# Belfast



## Spoony (May 28, 2007)

Heading across for a stag doo in June time. Any cheap sort of hotels to look out for to stay in? And where location wise? Good bars and clubs?

Lookinf for some recomendations really. 

Thanks


----------



## [email protected] (May 30, 2006)

hotel wise i would maybe book the Radisson SAS at the Gasworks, Belfast.

it's literally 2 mins from town, but much better deals (except for brekfast, but theres plenty of decent wee cafes around)

going out, theres plenty, but how many of you are there? what age group are you, and what are you in to? are you looking to chase some of the locals, or are you all married men (does it make any difference, lol?!)

one thing - there are no strip joints over here, so dont be coming over hoping to 'end up' in one!

i'll try to help as much as i can.

Ross


----------



## Spoony (May 28, 2007)

There will be around 10 of us between 23 and 26, varying interests across the board. Generally not into the hardcore dance scene but some house is OK, mainly rock and mainstream stuff would be better.

Don't mind about chasing locals, if it happens it happens but most of us has serious gfs.

Also, is there anything like paintball or go-karting? For a during the day activity of sorts?


----------



## [email protected] (May 30, 2006)

if you go to the right part of town, theres plenty of bottle throwing and stone throwing :lol:

only messing mate, not bad at all!

theres a paintball place here that I know quite a few go to - friendly bunch, and welcoming of new comers

go karting there's Eddie Irvines place here which caters for carting and paintballing.

it's about 20mins out of Belfast by bus, and is good craic too


----------



## Spoony (May 28, 2007)

Thanks mate will run it past the boys


----------



## Nanoman (Jan 17, 2009)

Stay at the radisson, I was there in january and it was nice. They do a cheap rate which i think is called the blue room rate. It's about £35 to £40 per person. 

The days hotel can be quite cheap and isn't bad - both are relatively central.

For a stag do start early at the odyssey. There's a brilliant indian called the indian ocean in there then there's a sports bar next to it which has good promo's. Accros from that there's the box nightclub which will be loaded with nearly naked chicks - just ask for ID before you touch them as the bouncers let anyone in if they're showing enough (barely legal) flesh!

Just realised I'm usually there during the week with work and haven't really done any weekends - that might be a whole different ballgame.


----------



## dubb (Aug 27, 2009)

another one is Days Hotel near Sandy Row, cheapish


----------



## Bbarnes (Aug 22, 2009)

··········

> _Task_:
Please state how long the bus ride from Belfast to Eddie Irvine's place takes, according to the Belfast thread. The material after this thread isn't needed here.

> _Given data_:

··········

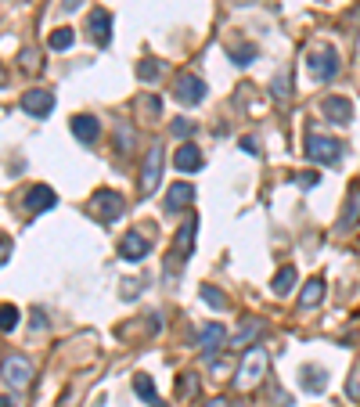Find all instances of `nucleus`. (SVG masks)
<instances>
[{"label":"nucleus","instance_id":"obj_1","mask_svg":"<svg viewBox=\"0 0 360 407\" xmlns=\"http://www.w3.org/2000/svg\"><path fill=\"white\" fill-rule=\"evenodd\" d=\"M195 231H198V216L191 213L184 223H180V231H176V245H173L169 256H166V278H173V274L184 270V263H188V256H191V249H195Z\"/></svg>","mask_w":360,"mask_h":407},{"label":"nucleus","instance_id":"obj_2","mask_svg":"<svg viewBox=\"0 0 360 407\" xmlns=\"http://www.w3.org/2000/svg\"><path fill=\"white\" fill-rule=\"evenodd\" d=\"M162 159H166L162 144H159V141L148 144V155H144V166H141V181H137V188H141L144 199L155 195V188H159V181H162Z\"/></svg>","mask_w":360,"mask_h":407},{"label":"nucleus","instance_id":"obj_3","mask_svg":"<svg viewBox=\"0 0 360 407\" xmlns=\"http://www.w3.org/2000/svg\"><path fill=\"white\" fill-rule=\"evenodd\" d=\"M90 209H94V216H97L101 223H115L119 216L127 213V199L119 195V191H112V188H101V191H94Z\"/></svg>","mask_w":360,"mask_h":407},{"label":"nucleus","instance_id":"obj_4","mask_svg":"<svg viewBox=\"0 0 360 407\" xmlns=\"http://www.w3.org/2000/svg\"><path fill=\"white\" fill-rule=\"evenodd\" d=\"M303 152H307V159H314L317 166H335V162L342 159V141L324 137V134H310Z\"/></svg>","mask_w":360,"mask_h":407},{"label":"nucleus","instance_id":"obj_5","mask_svg":"<svg viewBox=\"0 0 360 407\" xmlns=\"http://www.w3.org/2000/svg\"><path fill=\"white\" fill-rule=\"evenodd\" d=\"M263 375H267V354L260 350V346H253V350L245 354V361H242V368H238L234 389H253Z\"/></svg>","mask_w":360,"mask_h":407},{"label":"nucleus","instance_id":"obj_6","mask_svg":"<svg viewBox=\"0 0 360 407\" xmlns=\"http://www.w3.org/2000/svg\"><path fill=\"white\" fill-rule=\"evenodd\" d=\"M307 65H310V76H314V80L328 83V80H335V73H339V54H335L328 43H321V47L310 51Z\"/></svg>","mask_w":360,"mask_h":407},{"label":"nucleus","instance_id":"obj_7","mask_svg":"<svg viewBox=\"0 0 360 407\" xmlns=\"http://www.w3.org/2000/svg\"><path fill=\"white\" fill-rule=\"evenodd\" d=\"M173 97H176L180 105H198V101L206 97V80L195 76V73H180V76L173 80Z\"/></svg>","mask_w":360,"mask_h":407},{"label":"nucleus","instance_id":"obj_8","mask_svg":"<svg viewBox=\"0 0 360 407\" xmlns=\"http://www.w3.org/2000/svg\"><path fill=\"white\" fill-rule=\"evenodd\" d=\"M0 375H4V382H8L11 389H26V386L33 382V364H29L26 357L11 354V357L0 361Z\"/></svg>","mask_w":360,"mask_h":407},{"label":"nucleus","instance_id":"obj_9","mask_svg":"<svg viewBox=\"0 0 360 407\" xmlns=\"http://www.w3.org/2000/svg\"><path fill=\"white\" fill-rule=\"evenodd\" d=\"M22 112L33 115V120H47V115L54 112V94L47 87H33L22 94Z\"/></svg>","mask_w":360,"mask_h":407},{"label":"nucleus","instance_id":"obj_10","mask_svg":"<svg viewBox=\"0 0 360 407\" xmlns=\"http://www.w3.org/2000/svg\"><path fill=\"white\" fill-rule=\"evenodd\" d=\"M148 253H152V238L141 235V227L137 231H127L123 242H119V256H123L127 263H141Z\"/></svg>","mask_w":360,"mask_h":407},{"label":"nucleus","instance_id":"obj_11","mask_svg":"<svg viewBox=\"0 0 360 407\" xmlns=\"http://www.w3.org/2000/svg\"><path fill=\"white\" fill-rule=\"evenodd\" d=\"M321 112H324V120H328V123L346 127V123L353 120V101H349V97H342V94H332V97H324V101H321Z\"/></svg>","mask_w":360,"mask_h":407},{"label":"nucleus","instance_id":"obj_12","mask_svg":"<svg viewBox=\"0 0 360 407\" xmlns=\"http://www.w3.org/2000/svg\"><path fill=\"white\" fill-rule=\"evenodd\" d=\"M87 33H90V40L97 47H108V40H112V15L105 8H94L87 15Z\"/></svg>","mask_w":360,"mask_h":407},{"label":"nucleus","instance_id":"obj_13","mask_svg":"<svg viewBox=\"0 0 360 407\" xmlns=\"http://www.w3.org/2000/svg\"><path fill=\"white\" fill-rule=\"evenodd\" d=\"M223 342H227V332H223V324H206L202 328V335H198V346H202V357L206 361H213L220 350H223Z\"/></svg>","mask_w":360,"mask_h":407},{"label":"nucleus","instance_id":"obj_14","mask_svg":"<svg viewBox=\"0 0 360 407\" xmlns=\"http://www.w3.org/2000/svg\"><path fill=\"white\" fill-rule=\"evenodd\" d=\"M54 202H58V195H54V188H47V184H36V188L26 191V213H29V216L54 209Z\"/></svg>","mask_w":360,"mask_h":407},{"label":"nucleus","instance_id":"obj_15","mask_svg":"<svg viewBox=\"0 0 360 407\" xmlns=\"http://www.w3.org/2000/svg\"><path fill=\"white\" fill-rule=\"evenodd\" d=\"M191 202H195V188L180 181V184H173V188L166 191V202H162V209H166V213L173 216V213H184V209H188Z\"/></svg>","mask_w":360,"mask_h":407},{"label":"nucleus","instance_id":"obj_16","mask_svg":"<svg viewBox=\"0 0 360 407\" xmlns=\"http://www.w3.org/2000/svg\"><path fill=\"white\" fill-rule=\"evenodd\" d=\"M69 130H73V137L76 141H83V144H94L97 137H101V123H97V115H73V123H69Z\"/></svg>","mask_w":360,"mask_h":407},{"label":"nucleus","instance_id":"obj_17","mask_svg":"<svg viewBox=\"0 0 360 407\" xmlns=\"http://www.w3.org/2000/svg\"><path fill=\"white\" fill-rule=\"evenodd\" d=\"M173 166H176L180 173H198V169L206 166V159H202L198 144H180L176 155H173Z\"/></svg>","mask_w":360,"mask_h":407},{"label":"nucleus","instance_id":"obj_18","mask_svg":"<svg viewBox=\"0 0 360 407\" xmlns=\"http://www.w3.org/2000/svg\"><path fill=\"white\" fill-rule=\"evenodd\" d=\"M295 281H299V270H295V267L288 263V267H281V270L274 274V281H270V292L285 300L288 292H295Z\"/></svg>","mask_w":360,"mask_h":407},{"label":"nucleus","instance_id":"obj_19","mask_svg":"<svg viewBox=\"0 0 360 407\" xmlns=\"http://www.w3.org/2000/svg\"><path fill=\"white\" fill-rule=\"evenodd\" d=\"M356 223H360V184H353V191H349V202L339 216V231H353Z\"/></svg>","mask_w":360,"mask_h":407},{"label":"nucleus","instance_id":"obj_20","mask_svg":"<svg viewBox=\"0 0 360 407\" xmlns=\"http://www.w3.org/2000/svg\"><path fill=\"white\" fill-rule=\"evenodd\" d=\"M321 300H324V281H321V278H310V281L303 285V292H299V307L314 310Z\"/></svg>","mask_w":360,"mask_h":407},{"label":"nucleus","instance_id":"obj_21","mask_svg":"<svg viewBox=\"0 0 360 407\" xmlns=\"http://www.w3.org/2000/svg\"><path fill=\"white\" fill-rule=\"evenodd\" d=\"M260 332H263V321H260V317H245V321H242V328L234 332L231 346H249V342H253Z\"/></svg>","mask_w":360,"mask_h":407},{"label":"nucleus","instance_id":"obj_22","mask_svg":"<svg viewBox=\"0 0 360 407\" xmlns=\"http://www.w3.org/2000/svg\"><path fill=\"white\" fill-rule=\"evenodd\" d=\"M134 389H137V396L148 400L152 407H166V403L159 400V393H155V379H152V375H134Z\"/></svg>","mask_w":360,"mask_h":407},{"label":"nucleus","instance_id":"obj_23","mask_svg":"<svg viewBox=\"0 0 360 407\" xmlns=\"http://www.w3.org/2000/svg\"><path fill=\"white\" fill-rule=\"evenodd\" d=\"M227 54H231V62H234L238 69H245L253 58L260 54V47H256V43H238V47H227Z\"/></svg>","mask_w":360,"mask_h":407},{"label":"nucleus","instance_id":"obj_24","mask_svg":"<svg viewBox=\"0 0 360 407\" xmlns=\"http://www.w3.org/2000/svg\"><path fill=\"white\" fill-rule=\"evenodd\" d=\"M73 40H76V33L62 26V29H54V33L47 36V47H51V51H69V47H73Z\"/></svg>","mask_w":360,"mask_h":407},{"label":"nucleus","instance_id":"obj_25","mask_svg":"<svg viewBox=\"0 0 360 407\" xmlns=\"http://www.w3.org/2000/svg\"><path fill=\"white\" fill-rule=\"evenodd\" d=\"M162 69H166V65L159 62V58H144V62L137 65V76H141L144 83H155V80L162 76Z\"/></svg>","mask_w":360,"mask_h":407},{"label":"nucleus","instance_id":"obj_26","mask_svg":"<svg viewBox=\"0 0 360 407\" xmlns=\"http://www.w3.org/2000/svg\"><path fill=\"white\" fill-rule=\"evenodd\" d=\"M303 386H307L310 393H321V389L328 386V375H324L321 368H303Z\"/></svg>","mask_w":360,"mask_h":407},{"label":"nucleus","instance_id":"obj_27","mask_svg":"<svg viewBox=\"0 0 360 407\" xmlns=\"http://www.w3.org/2000/svg\"><path fill=\"white\" fill-rule=\"evenodd\" d=\"M18 328V307L0 303V332H15Z\"/></svg>","mask_w":360,"mask_h":407},{"label":"nucleus","instance_id":"obj_28","mask_svg":"<svg viewBox=\"0 0 360 407\" xmlns=\"http://www.w3.org/2000/svg\"><path fill=\"white\" fill-rule=\"evenodd\" d=\"M198 296H202L213 310H223V307H227V296L220 292V288H213V285H202V288H198Z\"/></svg>","mask_w":360,"mask_h":407},{"label":"nucleus","instance_id":"obj_29","mask_svg":"<svg viewBox=\"0 0 360 407\" xmlns=\"http://www.w3.org/2000/svg\"><path fill=\"white\" fill-rule=\"evenodd\" d=\"M119 155H130V148H134V130H130V123H119Z\"/></svg>","mask_w":360,"mask_h":407},{"label":"nucleus","instance_id":"obj_30","mask_svg":"<svg viewBox=\"0 0 360 407\" xmlns=\"http://www.w3.org/2000/svg\"><path fill=\"white\" fill-rule=\"evenodd\" d=\"M18 65H22L26 73H40V69H43V62H40V51H22Z\"/></svg>","mask_w":360,"mask_h":407},{"label":"nucleus","instance_id":"obj_31","mask_svg":"<svg viewBox=\"0 0 360 407\" xmlns=\"http://www.w3.org/2000/svg\"><path fill=\"white\" fill-rule=\"evenodd\" d=\"M285 80H292V76H288V73H277V76H274V97H277V101H285V97L292 94V83L285 87Z\"/></svg>","mask_w":360,"mask_h":407},{"label":"nucleus","instance_id":"obj_32","mask_svg":"<svg viewBox=\"0 0 360 407\" xmlns=\"http://www.w3.org/2000/svg\"><path fill=\"white\" fill-rule=\"evenodd\" d=\"M346 396H349L353 403H360V368H353V375H349V382H346Z\"/></svg>","mask_w":360,"mask_h":407},{"label":"nucleus","instance_id":"obj_33","mask_svg":"<svg viewBox=\"0 0 360 407\" xmlns=\"http://www.w3.org/2000/svg\"><path fill=\"white\" fill-rule=\"evenodd\" d=\"M191 130H195V123H191V120H173V134H176V137H188Z\"/></svg>","mask_w":360,"mask_h":407},{"label":"nucleus","instance_id":"obj_34","mask_svg":"<svg viewBox=\"0 0 360 407\" xmlns=\"http://www.w3.org/2000/svg\"><path fill=\"white\" fill-rule=\"evenodd\" d=\"M317 181H321L317 173H299V177H295V184H299V188H314Z\"/></svg>","mask_w":360,"mask_h":407},{"label":"nucleus","instance_id":"obj_35","mask_svg":"<svg viewBox=\"0 0 360 407\" xmlns=\"http://www.w3.org/2000/svg\"><path fill=\"white\" fill-rule=\"evenodd\" d=\"M141 108H148L152 115H159V112H162V105H159V97H141Z\"/></svg>","mask_w":360,"mask_h":407},{"label":"nucleus","instance_id":"obj_36","mask_svg":"<svg viewBox=\"0 0 360 407\" xmlns=\"http://www.w3.org/2000/svg\"><path fill=\"white\" fill-rule=\"evenodd\" d=\"M8 256H11V238H0V267L8 263Z\"/></svg>","mask_w":360,"mask_h":407},{"label":"nucleus","instance_id":"obj_37","mask_svg":"<svg viewBox=\"0 0 360 407\" xmlns=\"http://www.w3.org/2000/svg\"><path fill=\"white\" fill-rule=\"evenodd\" d=\"M191 389H195V379H191V375H184V379H180V393H184V396H188Z\"/></svg>","mask_w":360,"mask_h":407},{"label":"nucleus","instance_id":"obj_38","mask_svg":"<svg viewBox=\"0 0 360 407\" xmlns=\"http://www.w3.org/2000/svg\"><path fill=\"white\" fill-rule=\"evenodd\" d=\"M242 148H245V152H249V155H256V152H260V148H256V141H253V137H245V141H242Z\"/></svg>","mask_w":360,"mask_h":407},{"label":"nucleus","instance_id":"obj_39","mask_svg":"<svg viewBox=\"0 0 360 407\" xmlns=\"http://www.w3.org/2000/svg\"><path fill=\"white\" fill-rule=\"evenodd\" d=\"M202 407H231V403H227L223 396H213V400H209V403H202Z\"/></svg>","mask_w":360,"mask_h":407},{"label":"nucleus","instance_id":"obj_40","mask_svg":"<svg viewBox=\"0 0 360 407\" xmlns=\"http://www.w3.org/2000/svg\"><path fill=\"white\" fill-rule=\"evenodd\" d=\"M0 407H15V400L11 396H0Z\"/></svg>","mask_w":360,"mask_h":407},{"label":"nucleus","instance_id":"obj_41","mask_svg":"<svg viewBox=\"0 0 360 407\" xmlns=\"http://www.w3.org/2000/svg\"><path fill=\"white\" fill-rule=\"evenodd\" d=\"M0 83H4V69H0Z\"/></svg>","mask_w":360,"mask_h":407}]
</instances>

··········

> _Written response_:
About 20 minutes.